_Votre travail_:
1) Répondez à ces questions sur la chronique consacrée à Albin de la Simone :
(a) Quel est le titre du nouveau disque présenté ?
(b) Quelle phrase de la chanson « J’ai changé » est citée ?
(c) Dans quel tiroir l’artiste a-t-il longtemps été rangé ?
2) Reproduisez le passage de la chronique sur Albin de la Simone qui commence aux mots « Grosso modo, là, tu » et s’arrête après « menacent de mort). ».
====== Texte fourni ======
Un nouveau disque d’Albin de la Simone, c’est toujours une promesse. La promesse de très jolis mots, de mélodies dodelinantes, d'une certaine retenue.

Promesse tenue, cette fois encore, avec « L’un de nous », disque faussement simple qui te fera voyager dans ta propre vie, dans ton quotidien, dans ce qu’ils ont de commun avec ceux tout le monde, d’ennuyeux, d'effrayant et de très beau aussi.


Si ça fait déjà presque 15 ans qu’Albin de la Simone a sorti son premier album, j’avoue (même si c’est pas un crime non plus) ne l’avoir découvert qu’au second, « Je vais changer ».

Au-delà de cet amour évident du mot et de la note justes, ce qui m’a fait craquer, tu veux savoir ce que c’est ? Et ben tu vas le savoir de toute façon. J’ai craqué sur cette phrase extraite de « J’ai changé » : « j’ai pesé dix kilos, dont deux de vélo ». Première phrase de la première chanson du disque. Voilà. A quoi ça tient quand même. J’ai trouvé ça si joliment dit, si évocateur, si efficace, à la fois amusant et touchant, la patte d’un vrai parolier.

Après ça, inutile de te dire que ça a déroulé sans pépin, Albin étant du genre à être meilleur d’album en album et moi du genre fidèle et dévoué.

Un peu comme un chien, oui.


C’est sans doute (un peu) moins le cas aujourd’hui, mais Albin de la Simone a longtemps été rangé dans le tiroir « Nouvelle chanson française ».

Avec ça, débrouille-toi, mets un peu qui tu veux dedans, on ne sait pas trop qui est l’auteur de cette trouvaille mais c’est comme « Brit Pop », ça veut tout et rien dire.

Grosso modo, là, tu trouves tous les artistes français d’environ le même âge (ce qui est très pratique car à chaque génération sa nouvelle chanson française), écrivant et composant leurs chansons, et qu’on imagine ou qu’on sait plus ou moins copains (à la différence de la « nouvelle scène rap française » où tu trouves ceux qui sont plus ou moins fâchés voire qui se menacent de mort).

Dans le cas d’Albin, on trouve donc dans le club : Vincent Delerm (love jusqu'aux étoiles), Jeanne Cherhal (love de dingue), Mathieu Boogaerts (love pour toujours), Arthur H (love à la folie), Cali (love love love), enfin tu vois le genre, des nullos quoi.

Et pour le coup, il faut reconnaître qu’associer ces gens-là n’est pas complètement incohérent. Certes, chacun a sa petite touche, mais tu sens quand même un certain cousinage. Tout ce joli monde a d’ailleurs souvent partagé un duo, une scène, une reprise, et à ma connaissance toujours pour le plaisir des oreilles.
====== Contenu des données ======
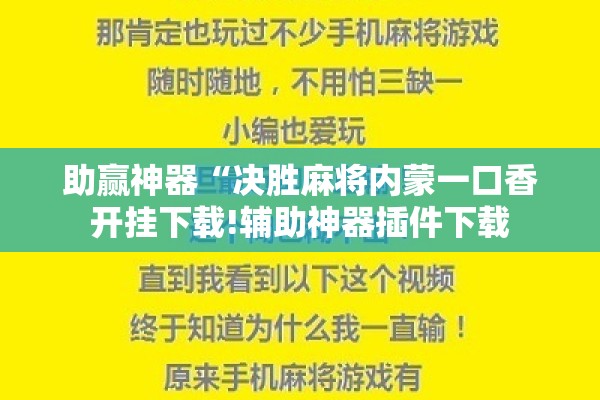 【大华新村疫情,大华新村疫情最新情况】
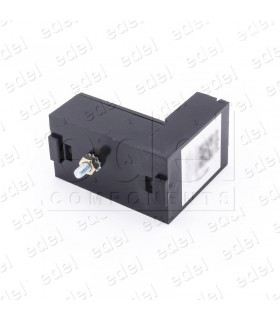 TAA177A3 CONTACTO PUERTA RELLANO OTIS 2000 ( ALCALA - ESCORIAL - MODERNA )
======
_Corrigé_:
1)
(a) « L’un de nous »
(b) « j’ai pesé dix kilos, dont deux de vélo »
(c) Le tiroir « Nouvelle chanson française »

2)
Grosso modo, là, tu trouves tous les artistes français d’environ le même âge (ce qui est très pratique car à chaque génération sa nouvelle chanson française), écrivant et composant leurs chansons, et qu’on imagine ou qu’on sait plus ou moins copains (à la différence de la « nouvelle scène rap française » où tu trouves ceux qui sont plus ou moins fâchés voire qui se menacent de mort).